Over half of the industry says individual professional trustees should face tighter regulation, exclusive Professional Pensions research reveals.
PP's Pensions Buzz poll last week found 56% of respondents agreed individual professional trustees should be regulated more strictly, against 33% who disagreed.
One respondent said: "A stronger qualification requirement would be a good idea. Running a pension scheme is a complex technical task - the more qualified people there are doing it the better."
Another added: "There is no room for rogues, mavericks or mediocre independent trustees. They should be tested every five years."
Others compared the professional trustee market to the "Wild West" - particularly when it came to sole trustee appointments.
However, other respondents disagreed. One said: "A trustee's knowledge and qualifications does not necessarily mean he or she will give good advice. If they give bad advice, the principal employer should replace them.

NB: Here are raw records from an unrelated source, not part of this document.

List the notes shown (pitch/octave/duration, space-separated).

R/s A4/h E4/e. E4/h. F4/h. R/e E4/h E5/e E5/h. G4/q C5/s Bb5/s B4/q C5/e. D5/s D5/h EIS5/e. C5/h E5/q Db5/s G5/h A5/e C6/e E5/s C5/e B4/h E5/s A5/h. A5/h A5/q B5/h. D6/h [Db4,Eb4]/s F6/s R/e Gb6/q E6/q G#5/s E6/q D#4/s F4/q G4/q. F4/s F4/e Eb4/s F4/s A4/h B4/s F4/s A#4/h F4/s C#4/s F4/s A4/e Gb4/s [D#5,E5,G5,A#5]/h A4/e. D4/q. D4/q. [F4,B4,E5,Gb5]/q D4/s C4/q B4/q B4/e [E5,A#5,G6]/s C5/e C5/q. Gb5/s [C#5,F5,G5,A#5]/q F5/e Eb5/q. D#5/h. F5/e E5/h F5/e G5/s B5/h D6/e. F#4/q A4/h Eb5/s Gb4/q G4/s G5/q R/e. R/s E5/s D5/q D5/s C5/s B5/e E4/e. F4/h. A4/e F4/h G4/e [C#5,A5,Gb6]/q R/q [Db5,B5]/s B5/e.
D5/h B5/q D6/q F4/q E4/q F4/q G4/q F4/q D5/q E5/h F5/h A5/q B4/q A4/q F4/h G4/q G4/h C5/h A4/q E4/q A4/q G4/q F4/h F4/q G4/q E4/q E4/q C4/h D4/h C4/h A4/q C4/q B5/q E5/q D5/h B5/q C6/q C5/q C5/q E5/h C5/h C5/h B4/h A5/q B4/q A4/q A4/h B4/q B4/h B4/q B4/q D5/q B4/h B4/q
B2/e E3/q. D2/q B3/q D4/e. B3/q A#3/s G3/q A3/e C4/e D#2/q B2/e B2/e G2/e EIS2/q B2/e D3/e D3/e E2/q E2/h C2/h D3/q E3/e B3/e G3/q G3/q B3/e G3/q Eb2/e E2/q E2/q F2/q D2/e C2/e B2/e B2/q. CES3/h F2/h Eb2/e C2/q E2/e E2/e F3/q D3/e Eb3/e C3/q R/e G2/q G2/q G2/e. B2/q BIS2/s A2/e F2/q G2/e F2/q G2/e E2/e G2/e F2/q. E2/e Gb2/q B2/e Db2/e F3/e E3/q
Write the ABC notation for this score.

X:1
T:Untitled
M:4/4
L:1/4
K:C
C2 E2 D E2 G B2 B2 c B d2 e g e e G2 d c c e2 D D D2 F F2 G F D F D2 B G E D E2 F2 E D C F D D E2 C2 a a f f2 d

That's all the regulation you need."
Another said increased regulation would "simply squeeze some very talented and committed individuals out of the industry".
At least one other respondent agreed: "There is enough regulation already. Regulation tends to only affect the behaviours of those who would tend to comply with good standards anyway and will scare off good candidates."
What should tighter regulation entail?
Of the respondents that said individual professional trustees should face additional regulation, there were a range of suggestions as to what this should entail.
Some said that accreditation should be a minimum standard for professional trustees.
Others favoured much stricter rules - with some saying certification or regulatory oversight was needed.
As one respondent said professional trustees needed to be fully qualified, face annual certification, be limited to a certain number of scheme appointments and also affiliated to specific professional bodies.
Another added: "Appointment agreements need to be regulated to ensure employers do not have undue influence on professional trustees."
Professional trustee firms
We also asked whether firms of professional trustees should themselves be more strictly regulated.
Two-thirds of respondents (66%) said they should. Just 29% said they shouldn't and 5% were unsure.
As one commented: "My main concern is that professional trustee firms are increasingly widening their portfolios. The danger is that there could be a conflict of interest in trying to sell additional services. Perhaps there should be similar restrictions to those placed on auditors."
Another suggested that TPR needs to hold a register of professional trustee firms - assessing the financial strength of company and setting minimum indemnity cover based on its client base - adding that each trustee company must set out their control environment and have it audited each year; making it transparent that all responsible individuals are covered in the samples.
A third said: "They should be formally recognised or registered similar to any other regulated business."
Pensions Buzz is conducted each week to anonymously to collate our readers' views on key news and trends. Respondents include actuaries, trustees, investment managers, lawyers, pension scheme administrators, and consultants. A new poll is released every Monday.